Тогда же была проведена компьютерная томограмма сердца, есть подозрение на повреждение трех венечных сосудов. Из-за рецидива язвенной болезни желудка КВГ была отложена. После лечения язвы желудка и эрадикации H. pylori прибыл на коронарографию и лечение.
Объективно: Общее состояние удовлетворительное. Нормостеническое телосложение. В легких везикулярное дыхание, хрипы не выслушиваются. Деятельность сердца ритмичная, ЧСС – 76 в 1 мин, шумов нет. АД – 170/100 мм рт. ст. Живот мягкий, безболезненный. Печень не увеличена. Отеков нет.
На ЭКГ ритм синусовый, левограмма, возможны рубцовые изменения в переднебоковой области.
Эхокардиография: систолическая функция сохранена. Нарушение релаксации левого желудочка, признаки гипертрофии левого желудочка.
Велоэргометрия: гипертензивная реакция на нагрузку, АД – 210/110 мм рт. ст. Достигнута пороговая нагрузка 150 Вт, ЧСС – 145 в 1 мин. Признаков коронарной недостаточности не выявлено. На пике нагрузки желудочковая экстрасистолия по типу бигемении. За время исследования болевых ощущений и дислокаций сегмента ST выявлено не было. Проба по ИБС сомнительная. Толерантность к физической нагрузке высокая.
Коронарография: стеноз ствола левой венечной артерии – 70 %, проксимальный стеноз передней межжелудочковой артерии – 70 %, два стеноза правой венечной артерии: в средней трети – 60 %, в дистальной трети – 80 %.

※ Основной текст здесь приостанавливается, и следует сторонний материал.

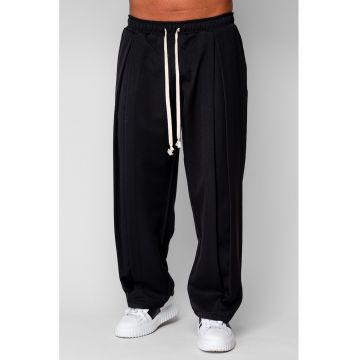 Pantaloni lungi largi cu snur Black Negru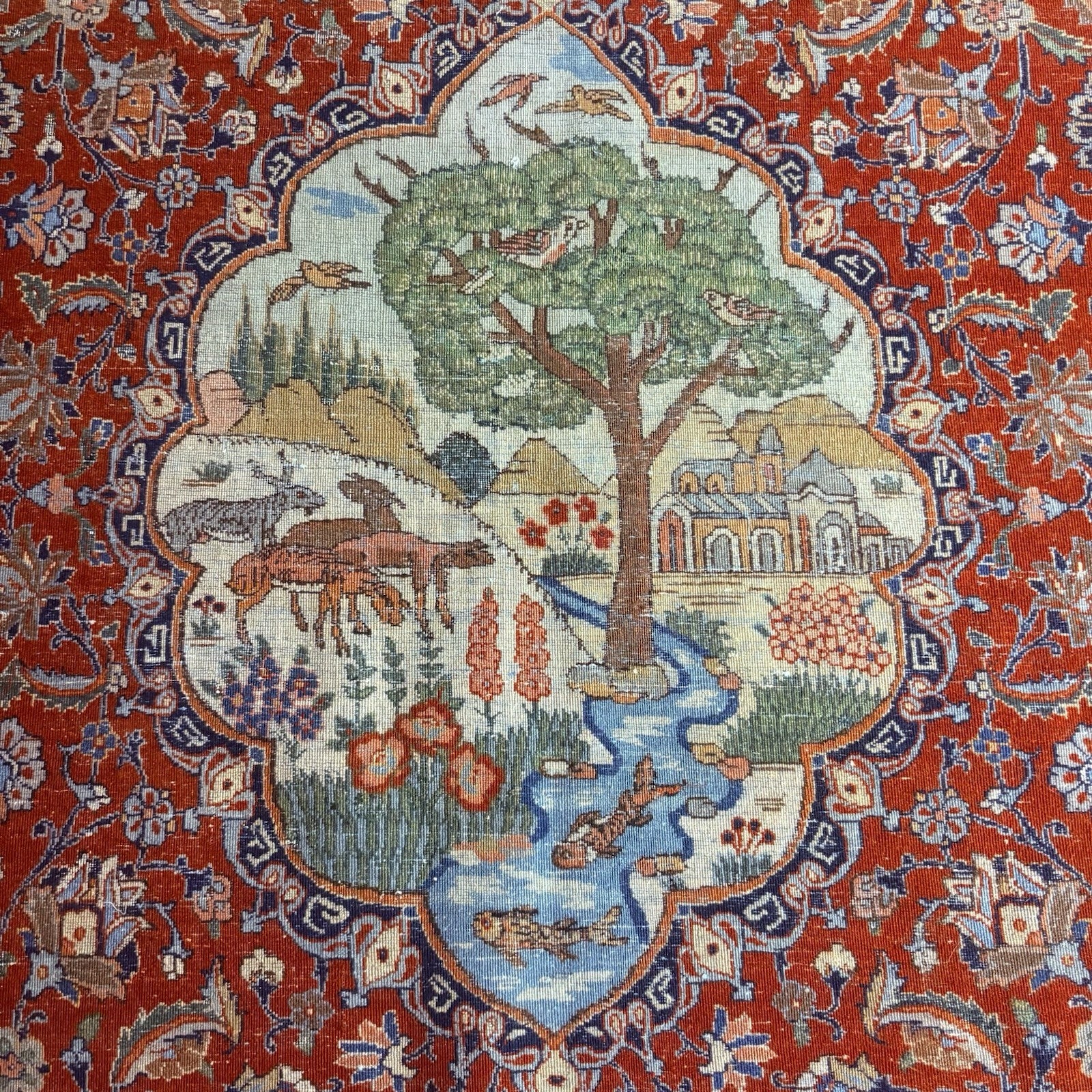 Antique Persian Hand Knotted Pictorial Rug 4'x6' 289 KPSI 1940s Tabrizz Rug19
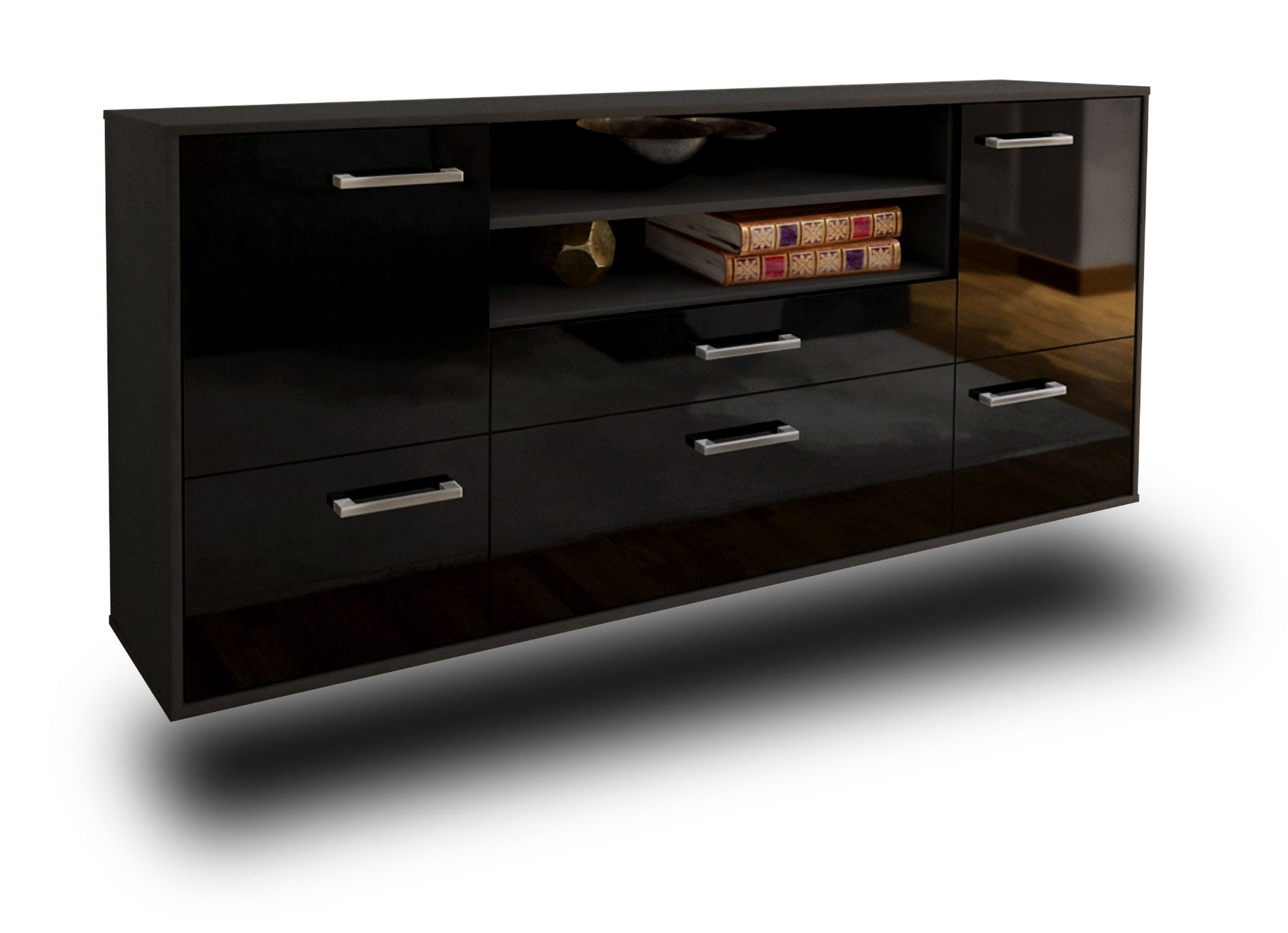 Sideboard Elk Grove, Schwarz Studio (180x79x35cm) - Stil.Zeit Möbel GmbH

В результате исследований была рекомендована и проведена операция аортокоронарного шунтирования.
В данном случае МКГ на конкретных примерах еще раз подтвердила свое значение для диагностики бессимптомных поражений миокарда. Специфичность и чувствительность метода будут высоки только при правильной оценке клинической картины конкретного больного. Однако в случаях с неизмененной ЭКГ покоя, сопутствующей блокаде ножки пучка Гиса, или отрицательной пробе при велоэргометрии и стертой клинической картине информация, полученная непосредственно из магнитных сигналов сердца, будет полезной для более точной диагностики, а следовательно, и правильной тактики лечения больного.
Литература
Diagnosis of silent myocardial ischemia in patients with high exercise tolerance using magnetocardiograpy
A.A. Boroday, T.V. Sosnitskaya, A.I. Frolov, О.S. Sychov
Measurement of magnetic component of heart electrical activity (magnetocardiography, MCG) offers alternative approach for analyzing cardiac electrophysiological changes induced by coronary artery disease (CAD). The aim of this study was to show clinical use of MCG in diagnosis of silent myocardial ischemia. Several parameters that quantify spatial and temporal aspects of cardiac magnetic signals in CAD were examined. We present two case reports in which pathological changes of repolarisation phase have been shown by means of MCG. In both cases several risk factors of CAD were available. Exercise test revealed high physical tolerance. After MCG two tested patients underwent coronary angiography and CAD was confirmed. MCG might be used for early recognition, diagnosis and monitoring of silent myocardial ischemia.